At the time of writing, I was enjoying a near four-hour train journey from Glasgow to Inverness cutting through the Scottish Highlands. I have been here before; the area’s majestic beauty does not take me by surprise…and yet it does. The brooding hills and mountains, the colourful heathers, the clouds’ shadows sweeping across the bracken. Even the view from outside our chapel continues to fascinate me, and that is not so stunning as these moody glens, haunted by the ghosts of ancient Gaels and haughty stags. It was all so very romantic.

Somewhere along that splendid Highland route, however, and a signal box was struck by lightning, rendering the whole line unusable. So from Perthshire to Inverness, we travelled on coaches, adding an hour to the journey. It meant we spent even more time gazing at those mountains, and my anticipated Spag Bog would not be enjoyed till after 8.30. We might romanticise the natural world, but it can also inconvenience us, or worse. Many of those alpine valleys and peaks were caused by God’s watery judgement; the natural world lies under a curse resulting from its Caretaker’s careless rebellion.
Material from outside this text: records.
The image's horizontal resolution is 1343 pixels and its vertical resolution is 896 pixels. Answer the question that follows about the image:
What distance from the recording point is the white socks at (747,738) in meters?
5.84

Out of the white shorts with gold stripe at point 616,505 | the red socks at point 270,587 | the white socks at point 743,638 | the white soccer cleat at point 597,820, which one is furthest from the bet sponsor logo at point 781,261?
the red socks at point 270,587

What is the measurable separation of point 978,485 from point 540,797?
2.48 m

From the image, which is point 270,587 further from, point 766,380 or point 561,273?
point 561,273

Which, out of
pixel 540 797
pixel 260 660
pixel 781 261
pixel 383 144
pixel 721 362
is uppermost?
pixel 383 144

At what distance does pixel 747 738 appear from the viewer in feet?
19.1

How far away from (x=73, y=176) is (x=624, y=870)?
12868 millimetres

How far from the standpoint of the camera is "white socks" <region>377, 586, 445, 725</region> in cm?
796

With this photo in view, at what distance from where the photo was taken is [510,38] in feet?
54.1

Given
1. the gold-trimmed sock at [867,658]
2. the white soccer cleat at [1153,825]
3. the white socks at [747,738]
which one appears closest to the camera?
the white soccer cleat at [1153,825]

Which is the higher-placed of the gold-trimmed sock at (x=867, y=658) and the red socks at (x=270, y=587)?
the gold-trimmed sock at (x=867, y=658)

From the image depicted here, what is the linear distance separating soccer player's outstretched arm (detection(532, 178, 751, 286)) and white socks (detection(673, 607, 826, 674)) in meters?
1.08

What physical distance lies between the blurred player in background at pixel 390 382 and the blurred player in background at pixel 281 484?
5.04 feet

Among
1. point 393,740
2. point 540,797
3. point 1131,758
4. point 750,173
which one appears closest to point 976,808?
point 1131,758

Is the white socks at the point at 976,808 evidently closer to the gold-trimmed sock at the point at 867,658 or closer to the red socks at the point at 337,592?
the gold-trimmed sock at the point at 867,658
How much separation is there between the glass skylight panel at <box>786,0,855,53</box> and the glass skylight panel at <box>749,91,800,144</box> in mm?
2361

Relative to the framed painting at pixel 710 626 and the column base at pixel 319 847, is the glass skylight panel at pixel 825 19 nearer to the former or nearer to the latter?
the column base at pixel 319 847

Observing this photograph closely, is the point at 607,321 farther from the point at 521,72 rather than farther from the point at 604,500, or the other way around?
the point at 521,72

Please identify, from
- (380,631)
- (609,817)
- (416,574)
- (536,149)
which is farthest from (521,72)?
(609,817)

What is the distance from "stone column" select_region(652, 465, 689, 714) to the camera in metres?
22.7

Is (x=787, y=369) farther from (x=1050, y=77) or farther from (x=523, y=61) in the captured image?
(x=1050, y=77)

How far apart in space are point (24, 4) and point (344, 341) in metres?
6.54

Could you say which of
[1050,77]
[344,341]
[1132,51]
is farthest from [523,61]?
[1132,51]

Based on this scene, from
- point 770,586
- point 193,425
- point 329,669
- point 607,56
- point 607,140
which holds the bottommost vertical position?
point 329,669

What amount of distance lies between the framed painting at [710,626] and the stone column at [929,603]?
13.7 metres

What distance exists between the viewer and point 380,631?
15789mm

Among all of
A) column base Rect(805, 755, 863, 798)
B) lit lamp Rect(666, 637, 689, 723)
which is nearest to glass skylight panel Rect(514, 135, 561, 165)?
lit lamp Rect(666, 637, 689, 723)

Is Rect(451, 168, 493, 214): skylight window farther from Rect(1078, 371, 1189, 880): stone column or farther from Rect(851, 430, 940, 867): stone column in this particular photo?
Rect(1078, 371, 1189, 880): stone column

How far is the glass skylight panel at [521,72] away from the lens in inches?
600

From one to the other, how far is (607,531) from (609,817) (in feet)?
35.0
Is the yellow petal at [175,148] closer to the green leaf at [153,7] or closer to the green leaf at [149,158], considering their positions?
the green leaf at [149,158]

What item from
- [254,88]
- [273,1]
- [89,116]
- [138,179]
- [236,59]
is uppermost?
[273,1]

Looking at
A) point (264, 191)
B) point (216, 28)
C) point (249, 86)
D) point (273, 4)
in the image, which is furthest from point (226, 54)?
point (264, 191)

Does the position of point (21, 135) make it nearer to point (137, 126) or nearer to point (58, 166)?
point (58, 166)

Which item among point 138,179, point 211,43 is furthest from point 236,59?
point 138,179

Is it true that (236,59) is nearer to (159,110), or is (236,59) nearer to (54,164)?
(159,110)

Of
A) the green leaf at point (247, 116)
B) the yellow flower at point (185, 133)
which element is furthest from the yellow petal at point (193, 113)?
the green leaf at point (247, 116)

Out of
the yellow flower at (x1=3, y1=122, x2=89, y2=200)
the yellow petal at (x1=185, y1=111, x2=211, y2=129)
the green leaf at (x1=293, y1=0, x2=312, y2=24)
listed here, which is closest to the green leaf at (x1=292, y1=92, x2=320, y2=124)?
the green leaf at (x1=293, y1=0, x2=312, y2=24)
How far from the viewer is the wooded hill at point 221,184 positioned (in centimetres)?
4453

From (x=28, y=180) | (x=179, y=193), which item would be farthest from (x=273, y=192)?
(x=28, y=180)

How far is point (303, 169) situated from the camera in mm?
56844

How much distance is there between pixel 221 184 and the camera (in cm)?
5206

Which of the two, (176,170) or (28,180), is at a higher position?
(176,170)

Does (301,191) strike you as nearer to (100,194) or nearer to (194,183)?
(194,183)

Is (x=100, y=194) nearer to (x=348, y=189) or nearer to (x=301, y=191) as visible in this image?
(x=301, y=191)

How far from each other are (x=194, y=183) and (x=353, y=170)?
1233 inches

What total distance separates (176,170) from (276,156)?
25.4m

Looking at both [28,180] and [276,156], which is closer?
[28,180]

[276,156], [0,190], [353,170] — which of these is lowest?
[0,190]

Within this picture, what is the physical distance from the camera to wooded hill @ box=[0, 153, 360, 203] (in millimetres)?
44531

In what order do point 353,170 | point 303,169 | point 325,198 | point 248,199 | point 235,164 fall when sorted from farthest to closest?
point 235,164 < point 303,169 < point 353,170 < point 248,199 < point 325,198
That lightning strike, still a part of the natural world we rail-users had been so keen to admire, caused us an hour’s delay.

The new heavens and the new earth will be even more splendid than the old, but without the red teeth and claws, the disruptions, the imbalances, and the hazards. Might the new earth’s lightning be as beautiful as the old’s, while posing no danger at all? Might the lions and leopards be as spectacular there but with a docility that even a child might play with them?

But as it is written:

“Eye has not seen, nor ear heard,

Nor have entered into the heart of man

The things which God has prepared for those who love Him.” (1 Cor 2:9)

Behold the natural splendour of our earth, but anticipate the supernatural splendour of the next.